(Dataset extract begins)

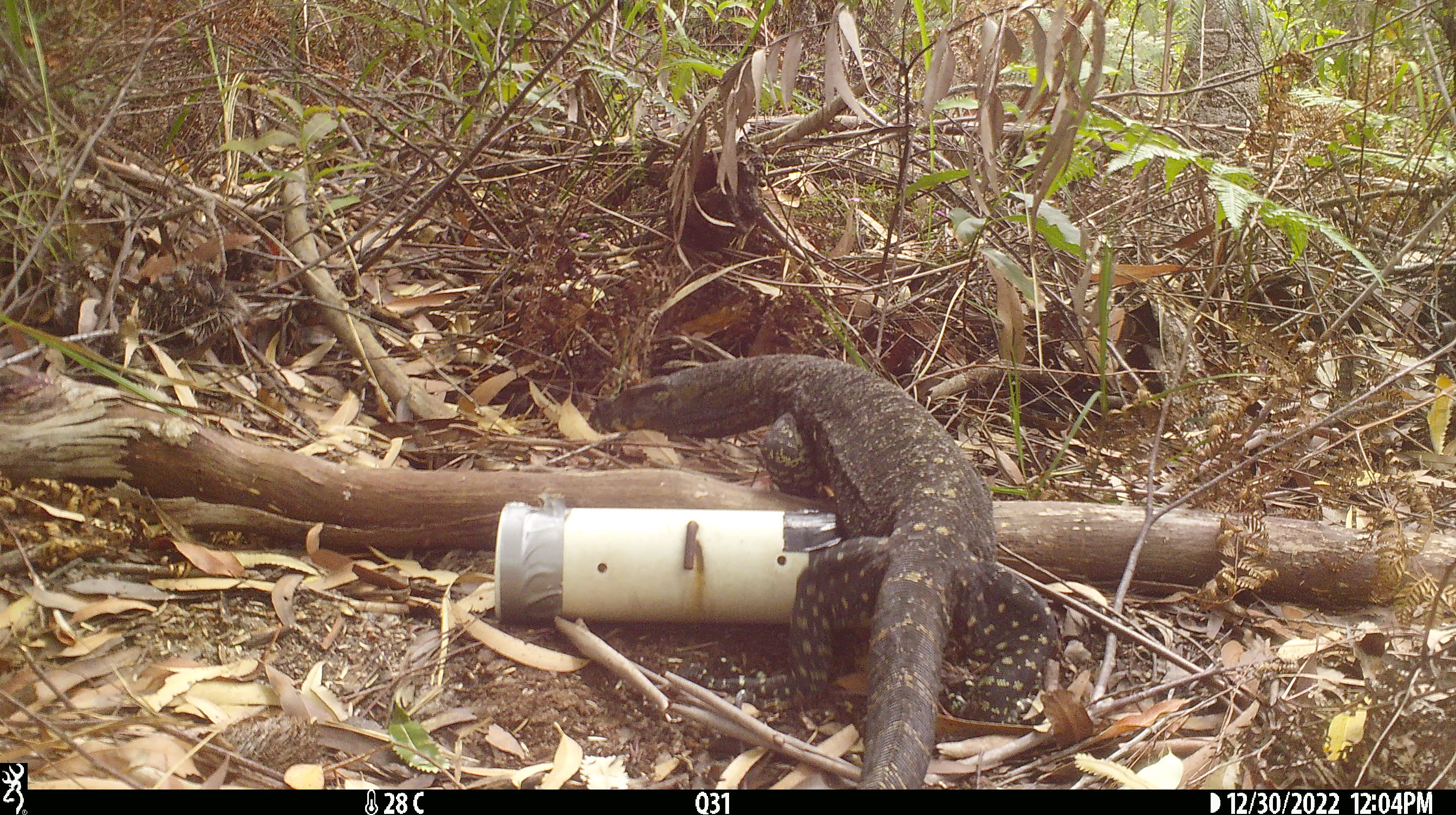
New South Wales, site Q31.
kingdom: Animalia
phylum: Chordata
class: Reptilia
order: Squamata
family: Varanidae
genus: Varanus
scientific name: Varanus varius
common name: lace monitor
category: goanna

(Dataset extract ends)
(Dataset extract begins)

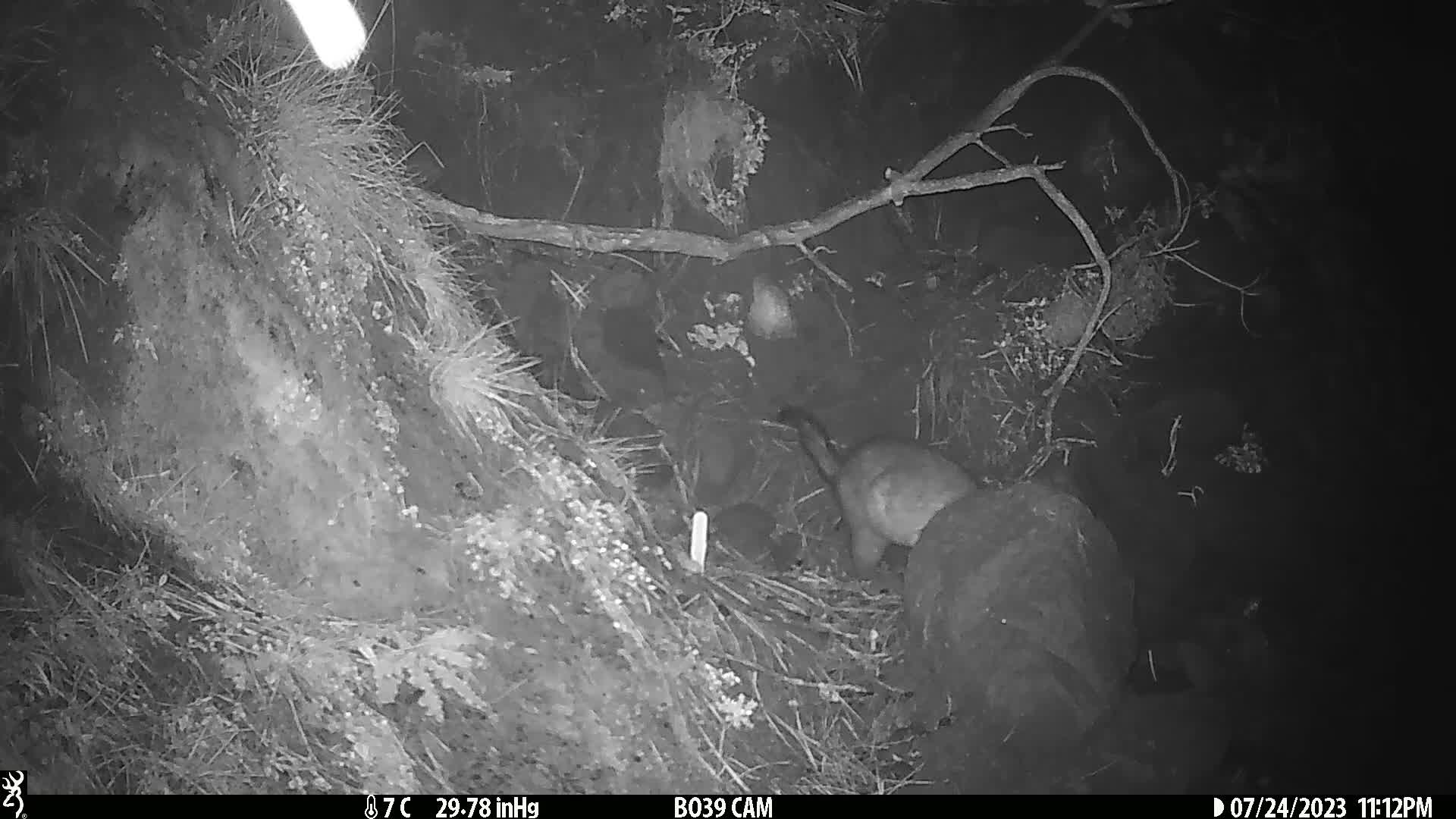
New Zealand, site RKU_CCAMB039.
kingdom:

(Dataset extract ends)

* Problem to work on
Return a copy of each line in the records above that has "site" in it.

* Response box
New South Wales, site Q31.
New Zealand, site RKU_CCAMB039.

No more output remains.